:: SELECTED EXCERPT ::

Increasingly there are more opportunities for children to get online and connect with other people – at home, at school and through their mobile phones, tablets and games consoles.

Access to the internet can be of great benefit to your child by being a useful tool for things such as academic research, entertainment and connecting with friends and family.

However, as elements of the internet can be largely un-moderated, access can also pose a risk to your child.

It is important to be aware of the dangers and to know how to keep your child safe online.


You may feel your child knows more about the internet than you do and find the idea of using it yourself a bit daunting. To keep your child safe it’s important that you have an understanding of the internet, how your child uses it and the terminology used online.


Social networking makes up a large part of young peoples internet usage. You should be aware of what sites they register a profile with and use. Common sites that are used include; Facebook, Twitter, Pinterest, Instagram,, Tumblr, Flickr, FourSquareand Google+. Most of these sites have a minimum usage age of 13.

All have security and privacy settings that should be set to ensure the safety of the user.


Most mobile phones, tablets and portable computing devices have the ability to connect to the internet not only via a WiFi or wired connection, but also through a mobile data signal such as 3G.

As mobile devices are smaller, more personal and easier to conceal and access, as well as general internet safety advice, it’s important that you:

  • Are aware of the type of devices your child has and the levels of internet access they can provide
  • The applications (or apps) that are installed on the device and what they can do
  • All passcodes and passwords associated with the device so that you are able to access it
  • Understand how easy it is to take and share photos or videos that are unlikely to be able to be deleted after they are shared
  • Monitor your child’s usage and who they are talking to


Accessing the internet and using mobile phones can put children at risk of:

  • Seeing disturbing information or images
  • Being the victim of online bullying (also known as cyberbullying)
  • Being contacted and manipulated by an adult for sexual purposes (also known as grooming)
  • Sharing personal and identifying information with strangers
  • Sending or receiving sexually explicit films, images or messages of themselves or others (this can be known as sexting when sent by mobile phone)

:: TASK LIST ::
A. From the online safety passage, return the text starting at "However, as elements" and ending at "terminology used online.".
B. Translate this sentence from the online safety passage into Spanish: "It is important to be aware of the dangers and to know how to keep your child safe online."

:: DATA ROWS ::
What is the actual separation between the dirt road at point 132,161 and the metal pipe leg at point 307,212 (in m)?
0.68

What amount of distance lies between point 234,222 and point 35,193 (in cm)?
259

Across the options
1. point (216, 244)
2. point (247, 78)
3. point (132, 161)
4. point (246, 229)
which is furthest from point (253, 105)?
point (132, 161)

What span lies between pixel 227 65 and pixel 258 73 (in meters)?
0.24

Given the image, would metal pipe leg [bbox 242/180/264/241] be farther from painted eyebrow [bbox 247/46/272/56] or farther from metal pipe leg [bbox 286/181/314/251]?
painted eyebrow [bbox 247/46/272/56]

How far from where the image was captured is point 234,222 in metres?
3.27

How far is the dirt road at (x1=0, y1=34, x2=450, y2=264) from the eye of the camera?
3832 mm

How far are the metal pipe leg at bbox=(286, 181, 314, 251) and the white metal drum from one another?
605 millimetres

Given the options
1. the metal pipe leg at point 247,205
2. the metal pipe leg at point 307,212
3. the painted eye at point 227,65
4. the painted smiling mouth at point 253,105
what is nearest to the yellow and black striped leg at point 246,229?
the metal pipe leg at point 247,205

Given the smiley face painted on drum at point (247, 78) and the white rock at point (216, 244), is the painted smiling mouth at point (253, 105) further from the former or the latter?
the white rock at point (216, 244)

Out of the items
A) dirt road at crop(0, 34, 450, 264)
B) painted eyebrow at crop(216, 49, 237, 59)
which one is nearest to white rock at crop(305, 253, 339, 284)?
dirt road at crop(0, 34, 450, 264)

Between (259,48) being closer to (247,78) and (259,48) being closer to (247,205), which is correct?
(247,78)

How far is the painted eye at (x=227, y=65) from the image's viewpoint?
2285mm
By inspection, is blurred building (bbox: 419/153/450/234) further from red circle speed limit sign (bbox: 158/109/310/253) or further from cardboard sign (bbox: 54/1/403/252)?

:: ANSWERS BY TASK ::
A.
However, as elements of the internet can be largely un-moderated, access can also pose a risk to your child.

It is important to be aware of the dangers and to know how to keep your child safe online.


You may feel your child knows more about the internet than you do and find the idea of using it yourself a bit daunting. To keep your child safe it’s important that you have an understanding of the internet, how your child uses it and the terminology used online.

B. Es importante ser consciente de los peligros y saber cómo mantener a su hijo seguro en internet.